The most heartbreaking absence is definitely Giles', who finally makes a move on Pie Guy only to find out that he read the signs wrong. In fact, Pie Guy is a massive bigot who tells a sweet black couple they're not welcome at the diner moments before he tells the newly open Giles that gay people aren't welcome either.

Giles story is the one that has the most parallels to Elisa and Amphibian Man's romance, and that's because Giles is an outsider during the straight-laced American 1960s. Elisa is a mute, who relies on sign language to talk to people, while Giles is gay. They're both outsiders, and both of them embark on romances that are not only frowned upon, but discouraged.

Meanwhile, Zelda and Richard played by the rules. They both entered the relationships that seem "normal." Zelda, a black woman, marries a black man. Richard, a white man, marries a white woman. These normal relationships, however, have rotten cores. They are absent of the love that exudes from the relationship of Elisa and Amphibian Man, and they are absent of the giddiness that fills Giles' heart.

So when you see those relationships, the relationships you're "supposed" to be in, completely fail - yet you see the pure love shared between Elisa and Amphibian Man, you're broken down. Is a relationship between a human and a fish monster so wrong when you see how these "normal" relationships work out? When the real monster is a human being who cheats on his wife and abuses something he doesn't care to understand, outside of the cynicism as a play to win one over on the Soviets? When another man stops supporting his wife, goes out of his way to cross her and dooms her friends in the process? How could you stand in the way of Elisa and Amphibian Man? How can you not be swept away in their romance and root for them?

Once those gears have turned in The Shape of Water, the sweetness of Elisa and Amphibian Man really starts to click. Elisa is a woman who can't speak, who starts her days with a routine of boiling eggs, masturbating and sitting on a long bus ride to work, going home and doing the same thing over and over again.
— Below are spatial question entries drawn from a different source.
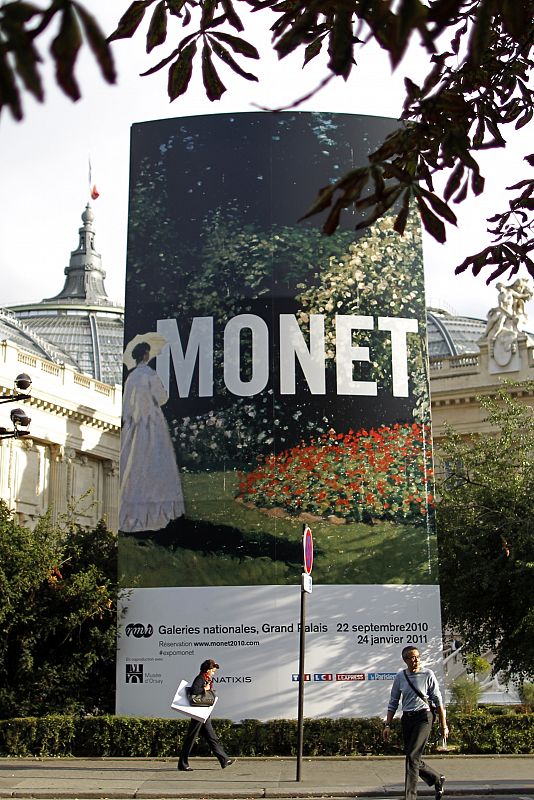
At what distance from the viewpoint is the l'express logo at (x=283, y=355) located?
19297mm

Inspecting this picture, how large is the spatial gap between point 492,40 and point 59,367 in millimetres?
53088

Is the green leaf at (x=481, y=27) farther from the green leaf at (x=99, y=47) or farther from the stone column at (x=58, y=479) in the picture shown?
the stone column at (x=58, y=479)

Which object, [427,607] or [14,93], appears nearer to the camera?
[14,93]

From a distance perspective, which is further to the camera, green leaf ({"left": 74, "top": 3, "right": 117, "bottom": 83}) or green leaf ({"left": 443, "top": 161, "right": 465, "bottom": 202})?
green leaf ({"left": 443, "top": 161, "right": 465, "bottom": 202})

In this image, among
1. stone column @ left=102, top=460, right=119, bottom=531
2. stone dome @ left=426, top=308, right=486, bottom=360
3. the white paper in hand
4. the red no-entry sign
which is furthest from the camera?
stone dome @ left=426, top=308, right=486, bottom=360

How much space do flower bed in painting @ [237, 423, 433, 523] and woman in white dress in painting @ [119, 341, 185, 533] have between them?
1243 mm

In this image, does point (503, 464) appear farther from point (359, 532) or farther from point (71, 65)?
point (71, 65)

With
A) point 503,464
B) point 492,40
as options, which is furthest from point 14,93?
point 503,464

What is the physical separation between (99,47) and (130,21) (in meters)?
2.23

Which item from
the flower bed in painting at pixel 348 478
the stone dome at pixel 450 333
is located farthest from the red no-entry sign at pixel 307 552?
the stone dome at pixel 450 333

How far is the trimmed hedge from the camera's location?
58.1 ft

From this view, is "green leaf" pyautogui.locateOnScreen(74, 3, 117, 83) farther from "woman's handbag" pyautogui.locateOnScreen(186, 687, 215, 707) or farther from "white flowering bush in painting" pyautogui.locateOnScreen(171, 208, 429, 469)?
"white flowering bush in painting" pyautogui.locateOnScreen(171, 208, 429, 469)

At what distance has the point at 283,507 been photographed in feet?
62.6

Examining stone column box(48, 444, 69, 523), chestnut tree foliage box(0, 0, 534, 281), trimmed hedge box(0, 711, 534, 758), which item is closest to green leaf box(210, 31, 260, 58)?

She's curious and friendly, but there's a large absence in her life that's only cured by a fish man who somehow, inexplicably, seems to understand her.

Amphibian Man is a creature from the waters of South America considered a god, captured by the United States government and tortured at will by the incredibly creepy and definitely sadistic Richard, shocked with a cattle prod with no hesitation. He's beaten, shocked and mistreated ad nauseum, then chained up and tossed in a tank to recover before he does it all again the next day. That is until a mute cleaning lady comes along and tries to really understand him, sharing her boiled eggs and playing her favorite music.

The contrast between that relationship and every other relationship in the film starts to bend you to the will of The Shape of Water. Then, just when you think you've fully turned over to the sweetness of the romance between Elisa and Amphibian Man, the movie clocks you in the head with a sweet poem that absolutely shattered me.

Unable to perceive the shape of You, I find You all around me. Your presence fills my eyes with Your love, It humbles my heart, For You are everywhere.